From: Larry McVoy <lm(a)mcvoy.com>
Making what you are talking about work is gonna be a
mess of buffer
management and it's going to be hard to design system calls that would
work and still give you reasonable semantics on the pipe. Consider
calls that want to know if there is data in the pipe
Oh, I didn't say it would work well, and cleanly! :-) I mean, taking one
element in an existing, operating, chain, and blowing it away, is almost
bound to cause problems.
My previous note was merely to say that the file descriptor/pipe
re-arrangement involved might be easier done with a system call - in fact, now
that I think about it, as someone has already sort of pointed out, without a
system call to merge the two pipes into one, you have to keep the middle
process around, and have it turn into a 'cat'.
Thinking out loud for a moment, though, along the lines you suggest....
Here's one problem - suppose process2 has read some data, but not yet
processed it and output it towards process3, when you go to do the splice.
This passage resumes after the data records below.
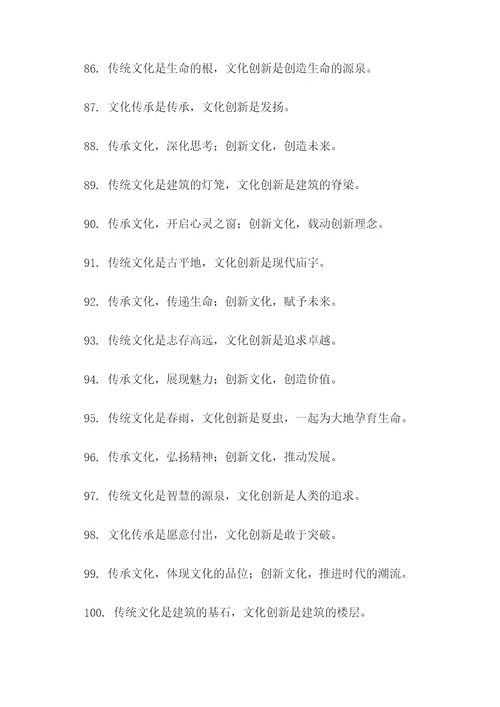 86. 传统文化是生命的根，文化创新是创造生命的源泉。

87. 文化传承是传承，文化创新是发扬。

88. 传承文化，深化思考；创新文化，创造未来。

89. 传统文化是建筑的灯笼，文化创新是建筑的脊梁。

90. 传承文化，开启心灵之窗；创新文化，载动创新理念。

91. 传统文化是古平地，文化创新是现代庙宇。

92. 传承文化，传递生命；创新文化，赋予未来。

93. 传统文化是志存高远，文化创新是追求卓越。

94. 传承文化，展现魅力；创新文化，创造价值。

95. 传统文化是春雨，文化创新是夏虫，一起为大地孕育生命。

96. 传承文化，弘扬精神；创新文化，推动发展。

97. 传统文化是智慧的源泉，文化创新是人类的追求。

98. 文化传承是愿意付出，文化创新是敢于突破。

99. 传承文化，体现文化的品位；创新文化，推进时代的潮流。

100. 传统文化是建筑的基石，文化创新是建筑的楼层。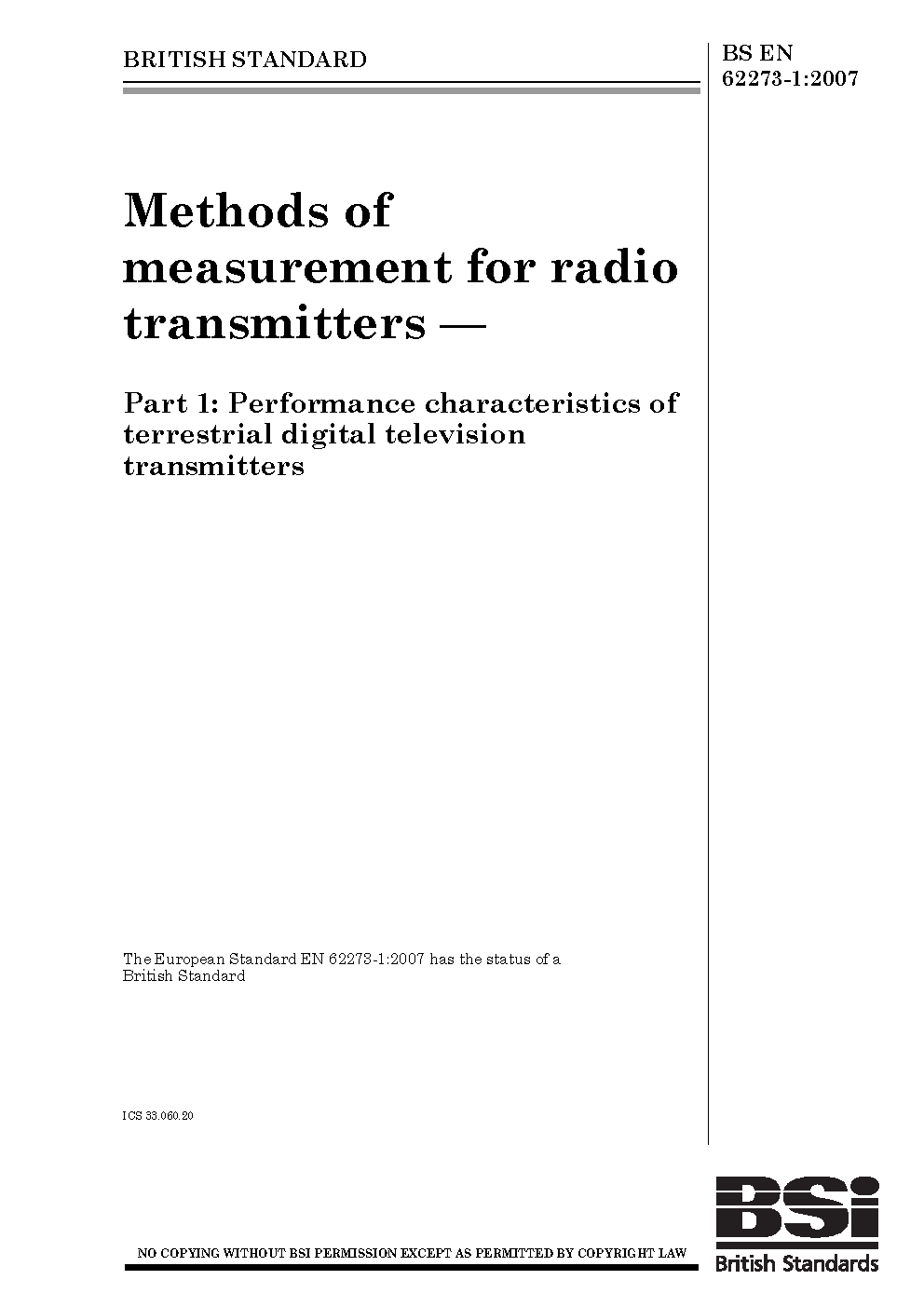 BRITISH STANDARD

BS EN 62273-1:2007

Methods of measurement for radio transmitters —

Part 1: Performance characteristics of terrestrial digital television transmitters

The European Standard EN 62273-1:2007 has the status of a British Standard

ICS 33.060.20

NO COPYING WITHOUT BSI PERMISSION EXCEPT AS PERMITTED BY COPYRIGHT LAW

BSI
British Standards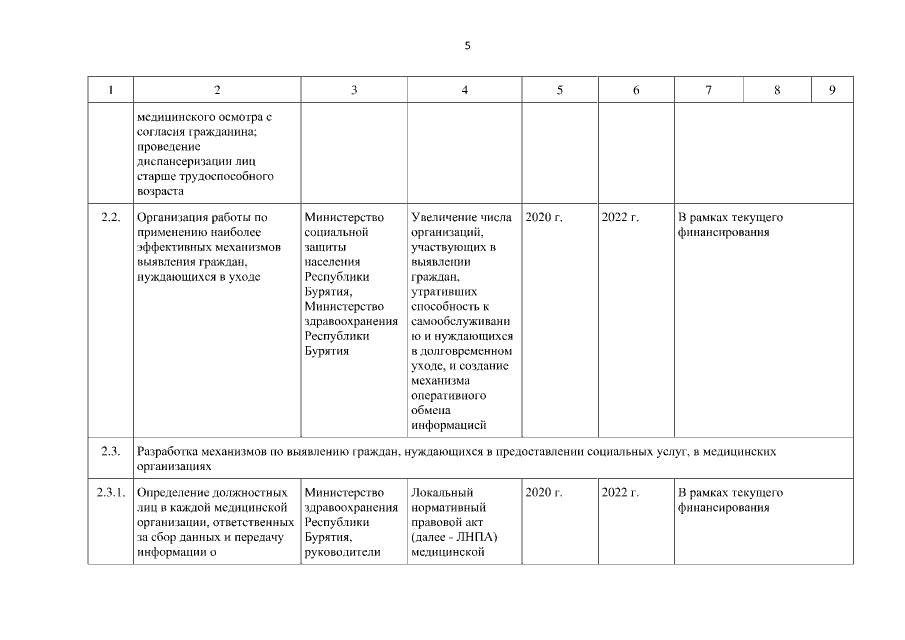 5

| 1 | 2 | 3 | 4 | 5 | 6 | 7 | 8 | 9 |
|---|---|---|---|---|---|---|---|---|
| | медицинского осмотра с согласия гражданина; проведение диспансеризации лиц старше трудоспособного возраста | | | | | | | |
| 2.2. | Организация работы по применению наиболее эффективных механизмов выявления граждан, нуждающихся в уходе | Министерство социальной защиты населения Республики Бурятия, Министерство здравоохранения Республики Бурятия | Увеличение числа организаций, участвующих в выявлении граждан, утративших способность к самообслуживанию и нуждающихся в долговременном уходе, и создание механизма оперативного обмена информацией | 2020 г. | 2022 г. | В рамках текущего финансирования | | |
| 2.3. | Разработка механизмов по выявлению граждан, нуждающихся в предоставлении социальных услуг, в медицинских организациях | | | | | | | |
| 2.3.1. | Определение должностных лиц в каждой медицинской организации, ответственных за сбор данных и передачу информации о | Министерство здравоохранения Республики Бурятия, руководители | Локальный нормативный правовой акт (далее - ЛНПА) медицинской | 2020 г. | 2022 г. | В рамках текущего финансирования | | |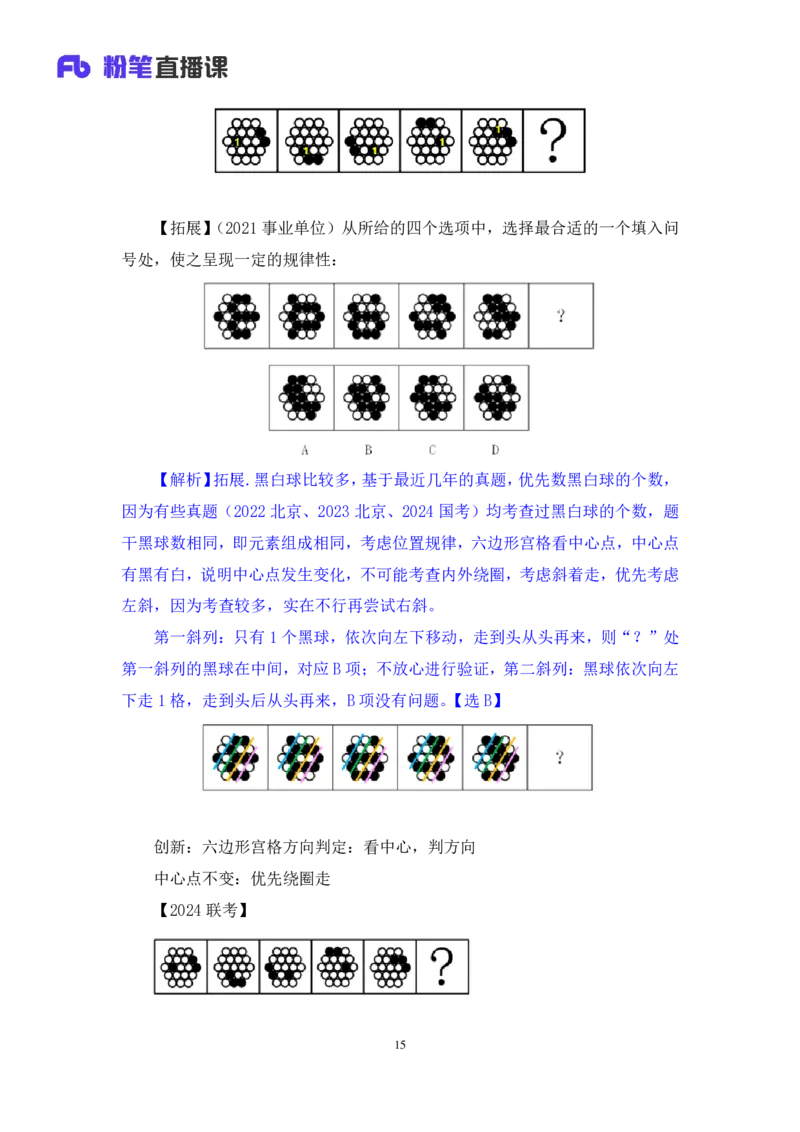 Fb 粉笔直播课

1 1 1 1 1 ?

【拓展】（2021 事业单位）从所给的四个选项中，选择最合适的一个填入问号处，使之呈现一定的规律性：

?

A B C D

【解析】拓展.黑白球比较多，基于最近几年的真题，优先数黑白球的个数，因为有些真题（2022 北京、2023 北京、2024 国考）均考查过黑白球的个数，题干黑球数相同，即元素组成相同，考虑位置规律，六边形宫格看中心点，中心点有黑有白，说明中心点发生变化，不可能考查内外绕圈，考虑斜着走，优先考虑左斜，因为考查较多，实在不行再尝试右斜。

第一斜列：只有 1 个黑球，依次向左下移动，走到头从头再来，则“？”处第一斜列的黑球在中间，对应 B 项；不放心进行验证，第二斜列：黑球依次向左下走 1 格，走到头后从头再来，B 项没有问题。【选 B】

?

创新：六边形宫格方向判定：看中心，判方向

中心点不变：优先绕圈走

【2024 联考】

?

15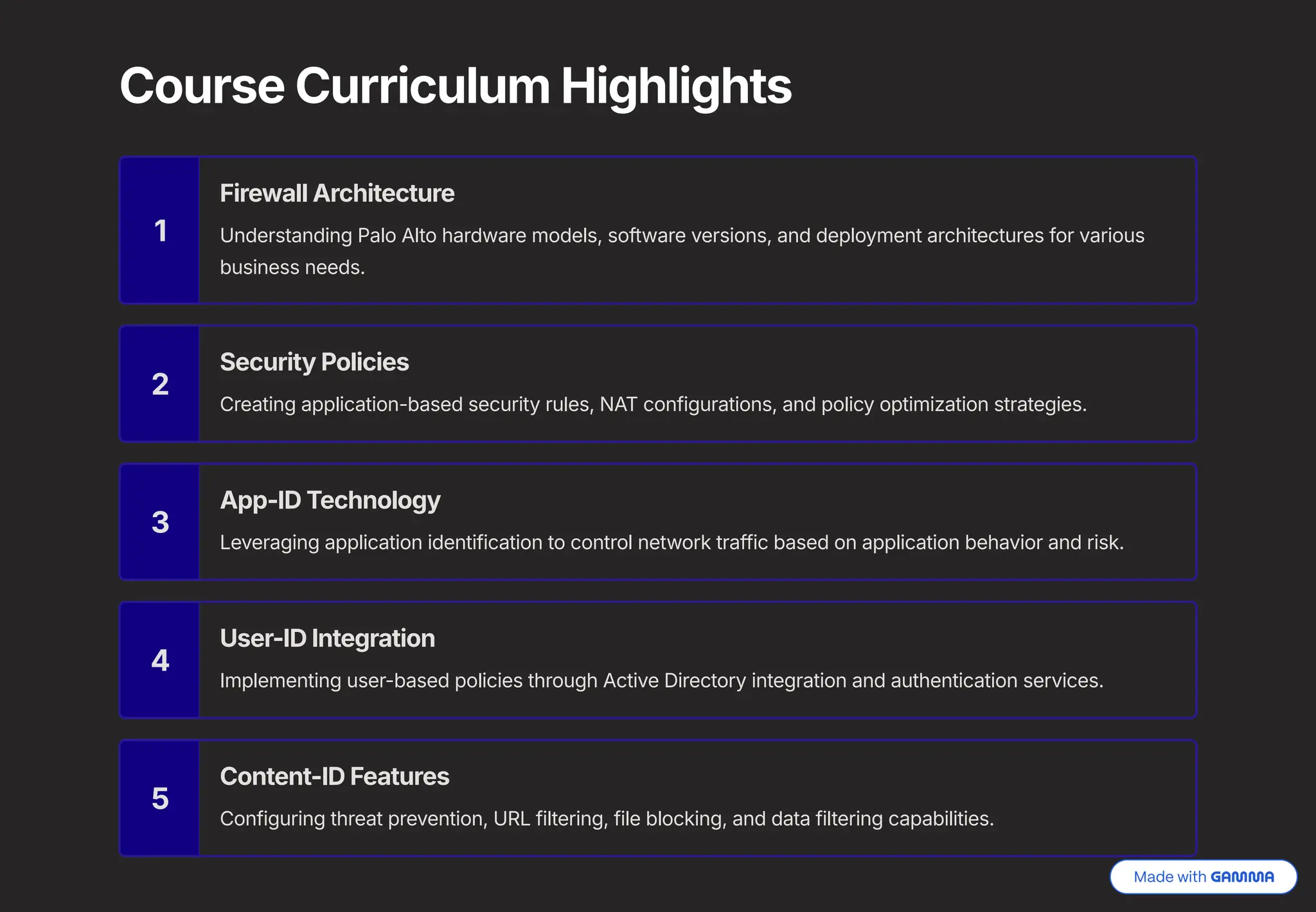 Course Curriculum Highlights

1

Firewall Architecture

Understanding Palo Alto hardware models, software versions, and deployment architectures for various business needs.

2

Security Policies

Creating application-based security rules, NAT configurations, and policy optimization strategies.

3

App-ID Technology

Leveraging application identification to control network traffic based on application behavior and risk.

4

User-ID Integration

Implementing user-based policies through Active Directory integration and authentication services.

5

Content-ID Features

Configuring threat prevention, URL filtering, file blocking, and data filtering capabilities.

Made with GAMMA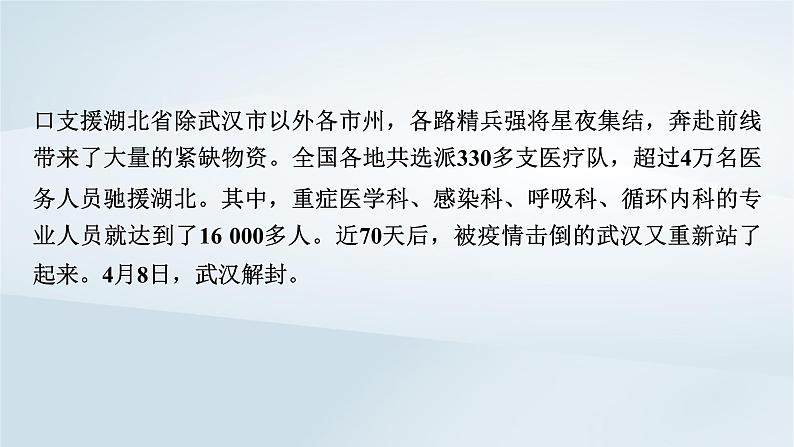 口支援湖北省除武汉市以外各市州，各路精兵强将星夜集结，奔赴前线带来了大量的紧缺物资。全国各地共选派330多支医疗队，超过4万名医务人员驰援湖北。其中，重症医学科、感染科、呼吸科、循环内科的专业人员就达到了16 000多人。近70天后，被疫情击倒的武汉又重新站了起来。4月8日，武汉解封。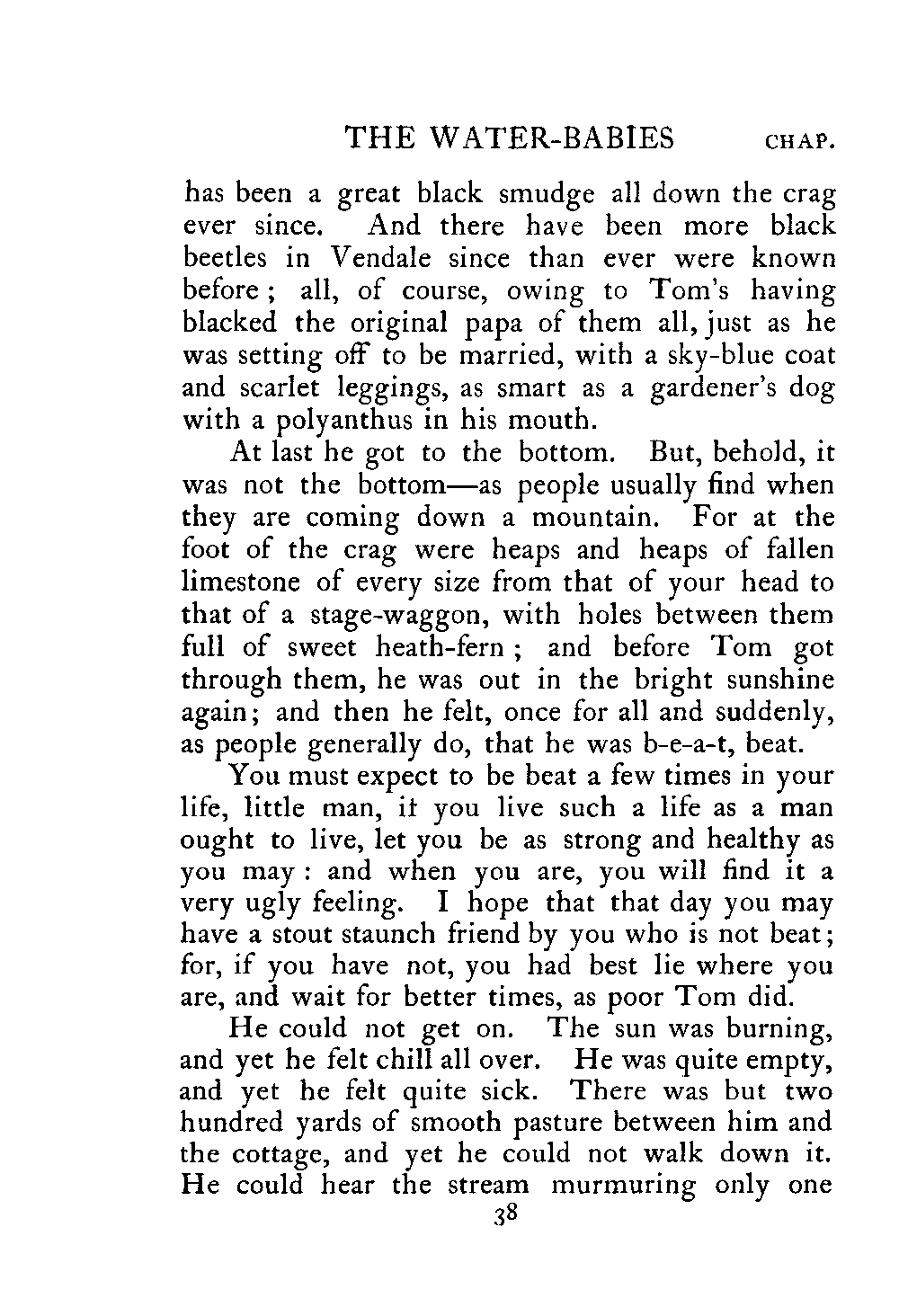 THE WATER-BABIES CHAP.

has been a great black smudge all down the crag ever since. And there have been more black beetles in Vendale since than ever were known before; all, of course, owing to Tom's having blacked the original papa of them all, just as he was setting off to be married, with a sky-blue coat and scarlet leggings, as smart as a gardener's dog with a polyanthus in his mouth.

At last he got to the bottom. But, behold, it was not the bottom—as people usually find when they are coming down a mountain. For at the foot of the crag were heaps and heaps of fallen limestone of every size from that of your head to that of a stage-waggon, with holes between them full of sweet heath-fern; and before Tom got through them, he was out in the bright sunshine again; and then he felt, once for all and suddenly, as people generally do, that he was b-e-a-t, beat.

You must expect to be beat a few times in your life, little man, it you live such a life as a man ought to live, let you be as strong and healthy as you may: and when you are, you will find it a very ugly feeling. I hope that that day you may have a stout staunch friend by you who is not beat; for, if you have not, you had best lie where you are, and wait for better times, as poor Tom did.

He could not get on. The sun was burning, and yet he felt chill all over. He was quite empty, and yet he felt quite sick. There was but two hundred yards of smooth pasture between him and the cottage, and yet he could not walk down it. He could hear the stream murmuring only one

38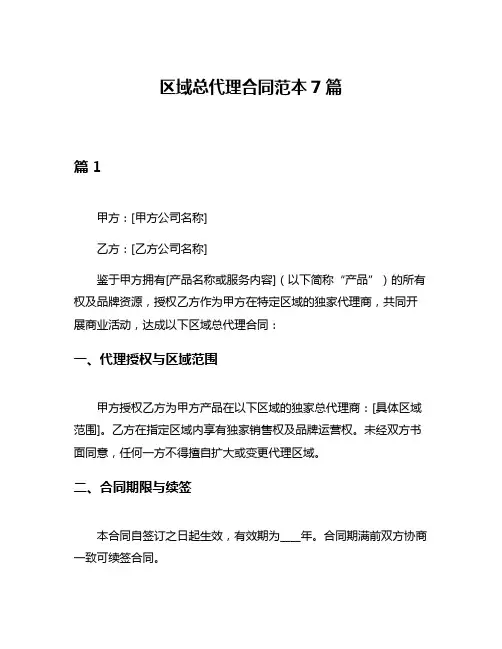 区域总代理合同范本 7 篇

篇 1

甲方：[甲方公司名称]

乙方：[乙方公司名称]

鉴于甲方拥有[产品名称或服务内容]（以下简称“产品”）的所有权及品牌资源，授权乙方作为甲方在特定区域的独家代理商，共同开展商业活动，达成以下区域总代理合同：

一、代理授权与区域范围

甲方授权乙方为甲方产品在以下区域的独家总代理商：[具体区域范围]。乙方在指定区域内享有独家销售权及品牌运营权。未经双方书面同意，任何一方不得擅自扩大或变更代理区域。

二、合同期限与续签

本合同自签订之日起生效，有效期为____年。合同期满前双方协商一致可续签合同。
How would the anything outside the process (be it the OS, or the command
interpreter or whatever is initiating the splice) even detect that, much less
retrieve the data?
Even using a heuristic such as 'wait for process2 to try and read data, at
which point we can assume that it no longer has any internally buffered data,
and it's OK to do the splice' fails, because process2 may have decided it
didn't have a complete semantic unit in hand (e.g. a complete line), and
decided to go back and get the rest of the unit before outputting the
complete, processed semantic unit (i.e. including data it had previously
buffered internally).
And suppose the reads _never_ happen to coincide with the semantic units
being output; i.e. process2 will _always_ have some buffered data inside it,
until the whole chain starts to shut down with EOFs from the first stage?
In short, maybe this problem isn't solvable in the general case. In which
case I guess we're back to your "Every utility that you put in a pipeline
would have to be reworked".
Stages would have to have some way to say 'I am not now holding any buffered
data', and only when that state was true could they be spliced out. Or there
could be some signal defined which means 'go into "not holding any buffered
data" state'. At which point my proposed splice() system call might be some
use... :-)
Noel